Cable and satellite television bills are expensive, and a big reason why is sports channels like ESPN that command high carriage fees.
If you don't watch sports, you're paying alot of money for channels you don't need.
But just how much? The New York Times estimated in 2011 American cable customers spend $100 a year on sports channels.
In L.A. that number is likely way too low, because of the proliferation of regional sports networks (RSN's) here, seven in all.
In a conference call with analysts following the release of DirecTV's second-quarter earnings Thursday, DirecTV CEO Mike White said his million-plus L.A. subscribers would be paying $312 a year to watch their hometown teams if they all demanded terms as rich as the Lakers and the Dodgers, which both started their own RSN's operated by Time Warner Cable.
“This [The Dodgers] and the Lakers deal that Time Warner Cable did creates stratospheric pricing in the Los Angeles market that if you did it for all the sports team that L.A. subscribers have to pay for, you would be at $26 dollars per subscriber per month in the bill, and that’s a huge tax, particularly on the many households that don’t watch sports," said White.
White is likely including the Pac-12 Networks in that estimate, which like SportsNet LA, DirecTV does not carry, and every team won't start their own RSN, though Steve Ballmer will probably like to for the Clippers. So the $26 a month figure is hypothetical, but since TV providers don't usually break down the cost of your bill this way, it's illustrative.
Of course, White is not a consumer advocate. He's trying to direct the anger over the Dodgers channel to Time Warner Cable and the team itself.
Still, his point has to resonate with non-sports fans and non-Dodgers fans, which seems to be alot of people.
"Last year, the Dodgers viewership was on average, 128,000 for any given game out of a total pay-TV marketplace in the L.A. area of 4.4 million,” White said.
White also revealed DirecTV's latest offer to Time Warner, which he said was more than generous.
"In June, we put forward a proposal that would have compensated the Dodgers equivalent or more than the entire rights fees they got from all distributors combined in 2013, and it was rejected out of hand by Time Warner Cable.”
Until Thursday, DirecTV indicated it was not interested in engaging in binding arbitration, as Time Warner Cable and the Dodgers want to do.
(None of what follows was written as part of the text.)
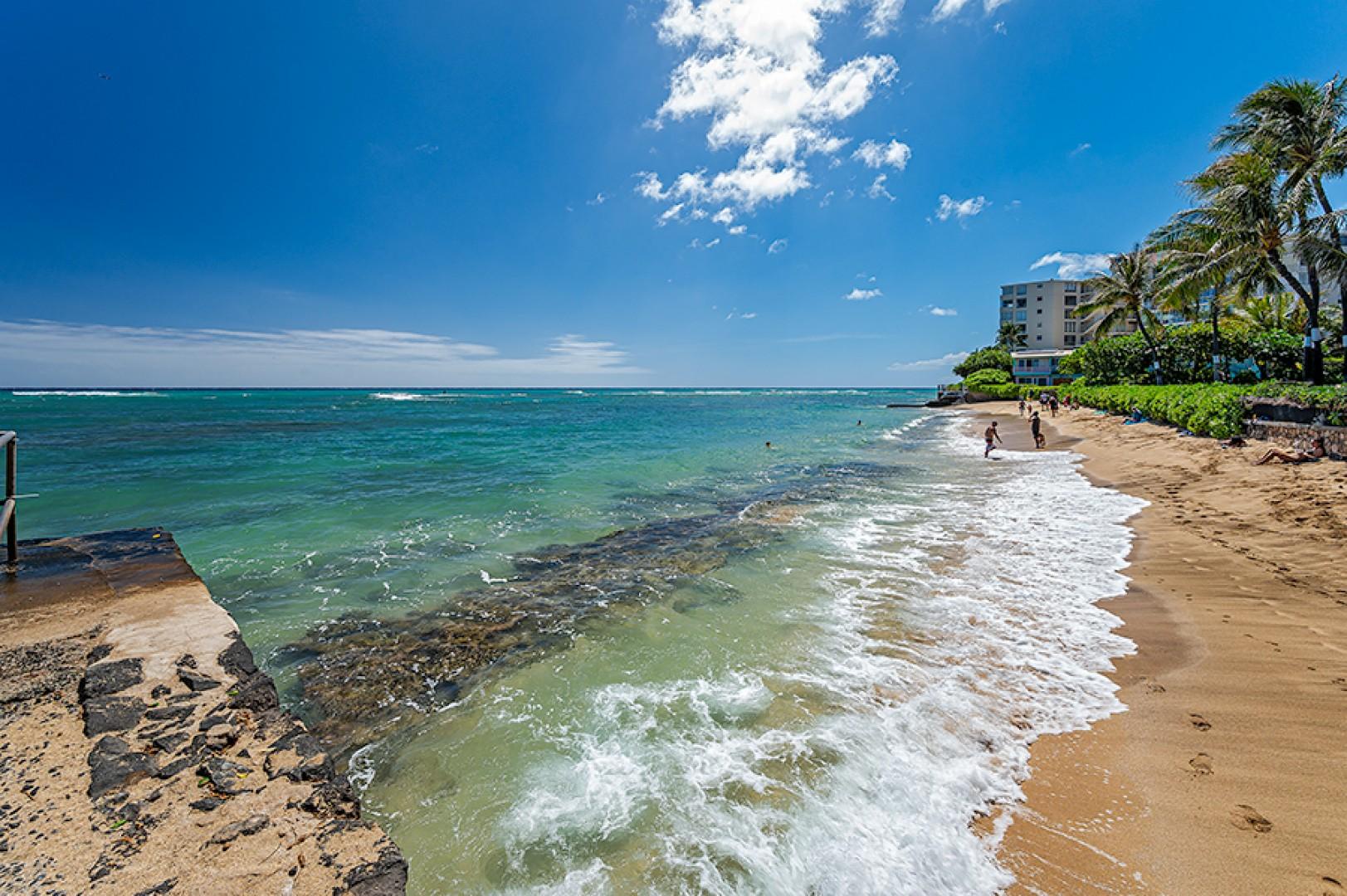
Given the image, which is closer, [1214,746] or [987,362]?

However, on Thursday, White said the company would consider it, as long as the team is involved.
"Frankly, without the active and constructive participation of the ownership of the Dodgers, it’s hard to see how you would get any resolution to this dispute,” White said.
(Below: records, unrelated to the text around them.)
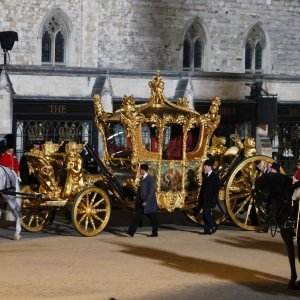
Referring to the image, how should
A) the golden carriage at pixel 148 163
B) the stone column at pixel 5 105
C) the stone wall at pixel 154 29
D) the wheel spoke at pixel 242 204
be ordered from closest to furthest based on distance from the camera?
the golden carriage at pixel 148 163, the wheel spoke at pixel 242 204, the stone column at pixel 5 105, the stone wall at pixel 154 29

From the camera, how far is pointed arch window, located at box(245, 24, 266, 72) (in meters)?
41.2

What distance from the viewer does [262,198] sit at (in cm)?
1606

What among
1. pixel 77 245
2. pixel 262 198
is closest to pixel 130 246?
pixel 77 245

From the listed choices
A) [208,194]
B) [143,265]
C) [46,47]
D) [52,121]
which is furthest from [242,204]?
[46,47]

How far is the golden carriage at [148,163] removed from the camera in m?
20.5

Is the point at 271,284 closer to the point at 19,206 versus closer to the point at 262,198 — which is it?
the point at 262,198

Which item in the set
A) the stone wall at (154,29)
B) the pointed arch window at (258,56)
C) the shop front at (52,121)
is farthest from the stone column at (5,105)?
the pointed arch window at (258,56)

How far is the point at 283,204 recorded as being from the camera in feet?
49.5

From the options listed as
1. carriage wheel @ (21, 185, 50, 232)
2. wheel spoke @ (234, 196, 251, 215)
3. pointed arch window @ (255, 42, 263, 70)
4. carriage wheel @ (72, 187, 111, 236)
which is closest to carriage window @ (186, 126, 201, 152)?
wheel spoke @ (234, 196, 251, 215)

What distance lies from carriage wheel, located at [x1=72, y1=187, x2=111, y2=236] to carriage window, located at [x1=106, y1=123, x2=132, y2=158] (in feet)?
4.32

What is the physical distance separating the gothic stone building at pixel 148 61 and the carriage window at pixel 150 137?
7.04 meters

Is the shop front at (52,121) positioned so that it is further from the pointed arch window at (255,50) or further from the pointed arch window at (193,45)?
the pointed arch window at (255,50)

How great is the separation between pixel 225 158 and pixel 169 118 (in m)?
1.76

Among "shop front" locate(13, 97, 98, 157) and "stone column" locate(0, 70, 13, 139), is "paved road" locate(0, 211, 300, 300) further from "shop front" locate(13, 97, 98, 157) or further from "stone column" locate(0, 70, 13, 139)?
"shop front" locate(13, 97, 98, 157)
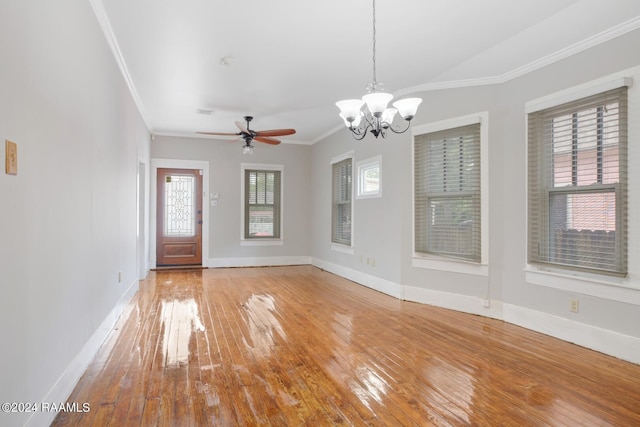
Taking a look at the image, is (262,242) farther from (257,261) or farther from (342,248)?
(342,248)

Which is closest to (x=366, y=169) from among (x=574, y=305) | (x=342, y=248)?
(x=342, y=248)

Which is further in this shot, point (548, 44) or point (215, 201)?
point (215, 201)

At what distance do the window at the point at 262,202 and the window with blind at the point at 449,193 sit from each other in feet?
13.4

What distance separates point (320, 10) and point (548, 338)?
11.6 feet

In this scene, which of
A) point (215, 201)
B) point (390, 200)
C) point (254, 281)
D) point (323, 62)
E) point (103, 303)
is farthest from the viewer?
point (215, 201)

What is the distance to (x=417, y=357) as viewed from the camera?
3027mm

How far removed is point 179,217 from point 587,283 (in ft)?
22.4

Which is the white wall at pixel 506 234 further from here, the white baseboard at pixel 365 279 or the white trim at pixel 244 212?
the white trim at pixel 244 212

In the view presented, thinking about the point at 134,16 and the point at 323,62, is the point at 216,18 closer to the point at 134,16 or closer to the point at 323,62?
the point at 134,16

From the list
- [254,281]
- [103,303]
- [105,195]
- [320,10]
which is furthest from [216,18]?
[254,281]

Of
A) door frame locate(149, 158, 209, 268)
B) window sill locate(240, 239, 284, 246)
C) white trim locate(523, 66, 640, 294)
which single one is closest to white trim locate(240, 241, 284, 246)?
window sill locate(240, 239, 284, 246)

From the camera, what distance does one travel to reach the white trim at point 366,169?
5660mm

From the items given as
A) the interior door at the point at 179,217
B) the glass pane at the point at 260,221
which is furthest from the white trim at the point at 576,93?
the interior door at the point at 179,217

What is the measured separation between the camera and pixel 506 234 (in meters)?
4.14
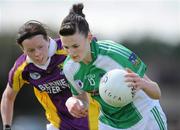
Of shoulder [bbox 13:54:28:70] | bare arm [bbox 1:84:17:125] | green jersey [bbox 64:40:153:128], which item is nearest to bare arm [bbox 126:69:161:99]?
green jersey [bbox 64:40:153:128]

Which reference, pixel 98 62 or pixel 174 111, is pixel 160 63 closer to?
pixel 174 111

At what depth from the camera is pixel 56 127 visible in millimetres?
10836

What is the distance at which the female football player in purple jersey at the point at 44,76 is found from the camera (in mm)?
10023

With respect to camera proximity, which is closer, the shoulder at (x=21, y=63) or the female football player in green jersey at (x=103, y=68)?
the female football player in green jersey at (x=103, y=68)

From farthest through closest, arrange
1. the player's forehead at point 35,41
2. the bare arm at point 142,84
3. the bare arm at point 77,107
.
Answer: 1. the player's forehead at point 35,41
2. the bare arm at point 77,107
3. the bare arm at point 142,84

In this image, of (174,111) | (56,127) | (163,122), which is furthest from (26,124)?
(163,122)

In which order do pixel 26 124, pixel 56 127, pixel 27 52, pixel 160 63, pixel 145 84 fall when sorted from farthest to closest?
pixel 160 63 → pixel 26 124 → pixel 56 127 → pixel 27 52 → pixel 145 84

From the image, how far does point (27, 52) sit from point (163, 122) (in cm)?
188

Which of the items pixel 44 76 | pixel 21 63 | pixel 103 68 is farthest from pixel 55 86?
pixel 103 68

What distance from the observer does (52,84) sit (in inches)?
411

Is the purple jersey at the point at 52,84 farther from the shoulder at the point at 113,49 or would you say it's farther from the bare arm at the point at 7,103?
the shoulder at the point at 113,49

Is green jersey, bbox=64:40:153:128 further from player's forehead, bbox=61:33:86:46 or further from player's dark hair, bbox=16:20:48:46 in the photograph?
player's dark hair, bbox=16:20:48:46

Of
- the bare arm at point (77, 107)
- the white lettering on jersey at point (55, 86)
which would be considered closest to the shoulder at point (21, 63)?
the white lettering on jersey at point (55, 86)

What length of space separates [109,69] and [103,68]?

Translation: The Dodgers need to renegotiate their $8.3 billion deal with Time Warner Cable, because as long as Time Warner Cable is on the hook for so much money, it's not going to want to charge lower monthly fees to distributors.
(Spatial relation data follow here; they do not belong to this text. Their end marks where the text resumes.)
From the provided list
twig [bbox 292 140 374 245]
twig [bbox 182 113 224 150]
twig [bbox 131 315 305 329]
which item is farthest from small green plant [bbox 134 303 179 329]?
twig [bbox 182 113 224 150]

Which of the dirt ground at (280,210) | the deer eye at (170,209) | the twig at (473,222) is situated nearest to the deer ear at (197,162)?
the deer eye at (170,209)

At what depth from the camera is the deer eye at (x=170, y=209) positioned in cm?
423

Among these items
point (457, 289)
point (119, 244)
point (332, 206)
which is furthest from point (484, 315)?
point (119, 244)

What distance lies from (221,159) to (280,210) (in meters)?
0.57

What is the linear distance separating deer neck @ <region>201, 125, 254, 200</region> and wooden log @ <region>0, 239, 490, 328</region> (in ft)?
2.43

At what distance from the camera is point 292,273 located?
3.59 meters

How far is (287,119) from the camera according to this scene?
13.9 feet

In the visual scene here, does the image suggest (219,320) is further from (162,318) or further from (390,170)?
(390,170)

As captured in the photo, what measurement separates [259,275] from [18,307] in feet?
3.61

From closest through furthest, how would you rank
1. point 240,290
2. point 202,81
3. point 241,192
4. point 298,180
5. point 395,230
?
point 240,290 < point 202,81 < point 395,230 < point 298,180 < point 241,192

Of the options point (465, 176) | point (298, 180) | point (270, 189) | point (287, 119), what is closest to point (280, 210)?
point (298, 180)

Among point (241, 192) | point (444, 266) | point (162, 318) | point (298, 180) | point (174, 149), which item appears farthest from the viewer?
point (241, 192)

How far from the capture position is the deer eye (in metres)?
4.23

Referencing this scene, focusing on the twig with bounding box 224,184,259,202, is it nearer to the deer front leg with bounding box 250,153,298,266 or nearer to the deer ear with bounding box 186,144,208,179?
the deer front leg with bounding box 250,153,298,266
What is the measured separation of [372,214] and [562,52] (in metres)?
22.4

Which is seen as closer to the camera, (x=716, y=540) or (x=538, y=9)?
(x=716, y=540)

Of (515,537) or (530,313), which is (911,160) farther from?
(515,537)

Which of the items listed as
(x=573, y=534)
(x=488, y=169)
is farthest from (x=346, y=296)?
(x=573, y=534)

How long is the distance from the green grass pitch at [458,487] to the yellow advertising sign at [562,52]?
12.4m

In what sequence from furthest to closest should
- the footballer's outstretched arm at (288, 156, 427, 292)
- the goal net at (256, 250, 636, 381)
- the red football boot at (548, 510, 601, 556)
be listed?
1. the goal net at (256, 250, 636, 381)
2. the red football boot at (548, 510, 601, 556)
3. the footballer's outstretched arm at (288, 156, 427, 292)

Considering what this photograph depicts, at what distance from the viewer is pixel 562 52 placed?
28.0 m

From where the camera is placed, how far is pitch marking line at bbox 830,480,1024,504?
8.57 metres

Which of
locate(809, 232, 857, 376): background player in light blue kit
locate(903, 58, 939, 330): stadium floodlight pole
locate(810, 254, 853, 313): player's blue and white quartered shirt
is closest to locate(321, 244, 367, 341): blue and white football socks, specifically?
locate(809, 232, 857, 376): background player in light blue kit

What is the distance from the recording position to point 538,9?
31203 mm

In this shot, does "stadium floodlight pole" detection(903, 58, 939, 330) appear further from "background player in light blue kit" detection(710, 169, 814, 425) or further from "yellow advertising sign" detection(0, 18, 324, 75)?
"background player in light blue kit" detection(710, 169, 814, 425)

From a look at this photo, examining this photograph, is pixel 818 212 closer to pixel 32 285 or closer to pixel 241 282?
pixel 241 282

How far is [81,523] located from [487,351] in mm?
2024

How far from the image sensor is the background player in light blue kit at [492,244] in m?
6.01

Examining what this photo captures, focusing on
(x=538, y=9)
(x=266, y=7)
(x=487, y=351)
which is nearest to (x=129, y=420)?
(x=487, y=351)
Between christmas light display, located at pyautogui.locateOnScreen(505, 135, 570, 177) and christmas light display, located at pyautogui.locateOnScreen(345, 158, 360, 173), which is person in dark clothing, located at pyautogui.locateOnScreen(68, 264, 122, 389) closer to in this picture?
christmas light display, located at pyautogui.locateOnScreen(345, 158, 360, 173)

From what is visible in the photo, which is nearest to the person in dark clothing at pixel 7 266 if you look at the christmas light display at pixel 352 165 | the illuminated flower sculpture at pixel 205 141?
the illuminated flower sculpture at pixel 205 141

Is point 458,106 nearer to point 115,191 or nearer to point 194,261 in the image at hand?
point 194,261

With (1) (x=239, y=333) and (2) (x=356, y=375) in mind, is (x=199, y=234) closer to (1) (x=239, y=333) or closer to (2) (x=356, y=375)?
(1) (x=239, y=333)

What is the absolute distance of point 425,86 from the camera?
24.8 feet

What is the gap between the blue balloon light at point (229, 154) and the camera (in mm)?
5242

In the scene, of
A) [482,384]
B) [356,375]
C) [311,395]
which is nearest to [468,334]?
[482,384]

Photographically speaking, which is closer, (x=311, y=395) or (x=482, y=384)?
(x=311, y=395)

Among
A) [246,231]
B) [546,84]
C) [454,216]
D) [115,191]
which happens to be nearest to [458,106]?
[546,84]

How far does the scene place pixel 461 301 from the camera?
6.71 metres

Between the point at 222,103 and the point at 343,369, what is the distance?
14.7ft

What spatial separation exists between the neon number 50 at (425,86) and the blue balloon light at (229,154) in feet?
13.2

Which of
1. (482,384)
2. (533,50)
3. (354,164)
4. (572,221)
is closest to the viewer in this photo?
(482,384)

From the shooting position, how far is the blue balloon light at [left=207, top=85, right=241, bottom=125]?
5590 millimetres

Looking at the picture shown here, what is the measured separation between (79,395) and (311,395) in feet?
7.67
Time Warner: Don't expect carriage deals this season
The Dodgers also loomed over Time Warner Cable's second-quarter earnings, which were released Thursday. From the Wall Street Journal:
Clouding the results was the company's big bet on the Dodgers sports channel, SportsNet LA. Higher programming costs associated with the network lifted operating costs and damped profits. The company lowered its profit and revenue growth guidance for the year, citing revenue shortfalls related to SportsNet LA.
Arthur T. Minson, Time Warner Cable's Chief Financial Officer and Executive Vice President, told analysts not to expect any carriage deals this season.
"While we continue to work hard to engage with other distributors of that carriage for the Dodgers network, my recommendation for modeling purposes is to assume we do not sign additional affiliate agreements for the Dodgers network this year," Minson said.